▶ **WHAT IS EXPECTED**
Look for the line with "Karunya Plus KN 82 Lottery Result 5-11-2015" in the entries below, then extract that line and all lines after it exactly, with pictures left out.

▶ **RECORDED DATA**
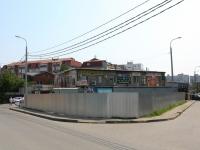 Краснодар, улица Академика Пустовойта, дом 4/2. многофункциональное здание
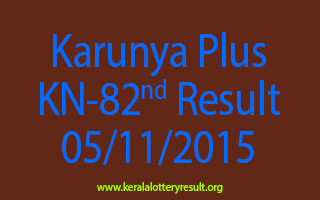 Karunya Plus KN 82 Lottery Result 5-11-2015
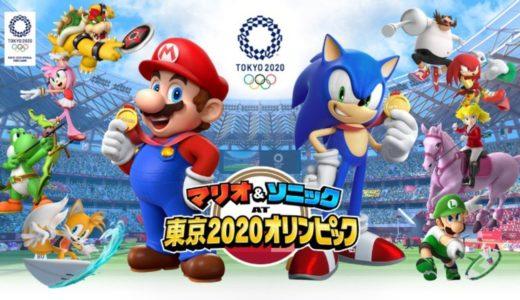 フェイチャンネル生放送 東京オリンピック2020一人で開催します。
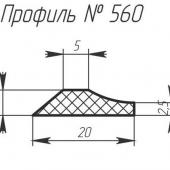 H-560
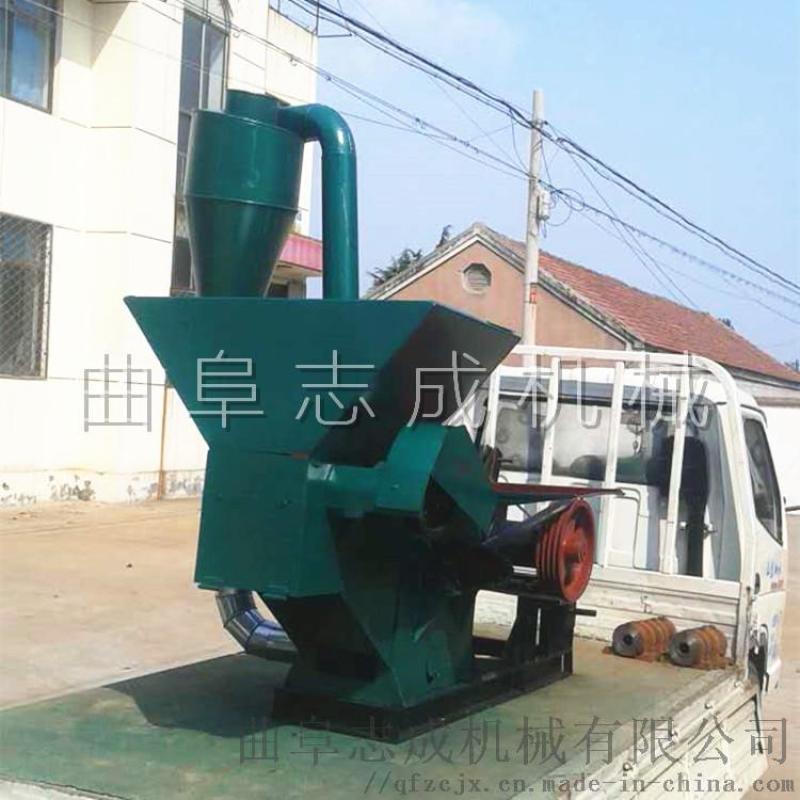 志成供应饲料加工设备玉米秸秆粉碎机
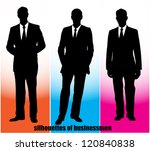 on the image silhouettes of... | Shutterstock .eps vector #120840838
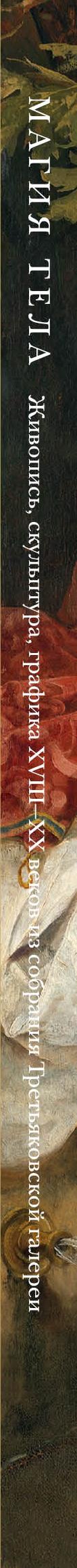 Магия тела. Живопись, скульптура XVIII-XX веков из собрания Третьяковской галереи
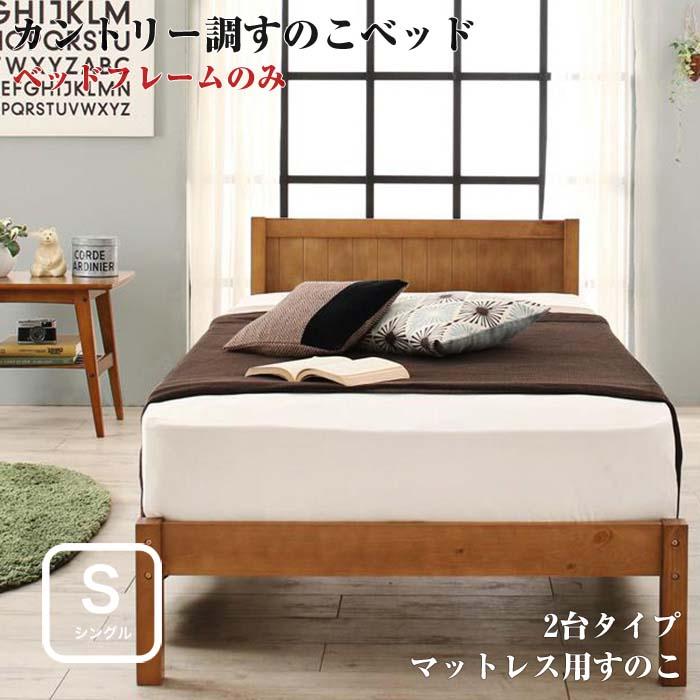 セットでお買い得 カントリー調天然木パイン材すのこベッド ベッドフレームのみ マットレス用すのこ 2台タイプ シングル(代引不可)(NP後払不可)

▶ **ANSWER TO THIS PROBLEM**
 Karunya Plus KN 82 Lottery Result 5-11-2015
 フェイチャンネル生放送 東京オリンピック2020一人で開催します。
 H-560
 志成供应饲料加工设备玉米秸秆粉碎机
 on the image silhouettes of... | Shutterstock .eps vector #120840838
 Магия тела. Живопись, скульптура XVIII-XX веков из собрания Третьяковской галереи
 セットでお買い得 カントリー調天然木パイン材すのこベッド ベッドフレームのみ マットレス用すのこ 2台タイプ シングル(代引不可)(NP後払不可)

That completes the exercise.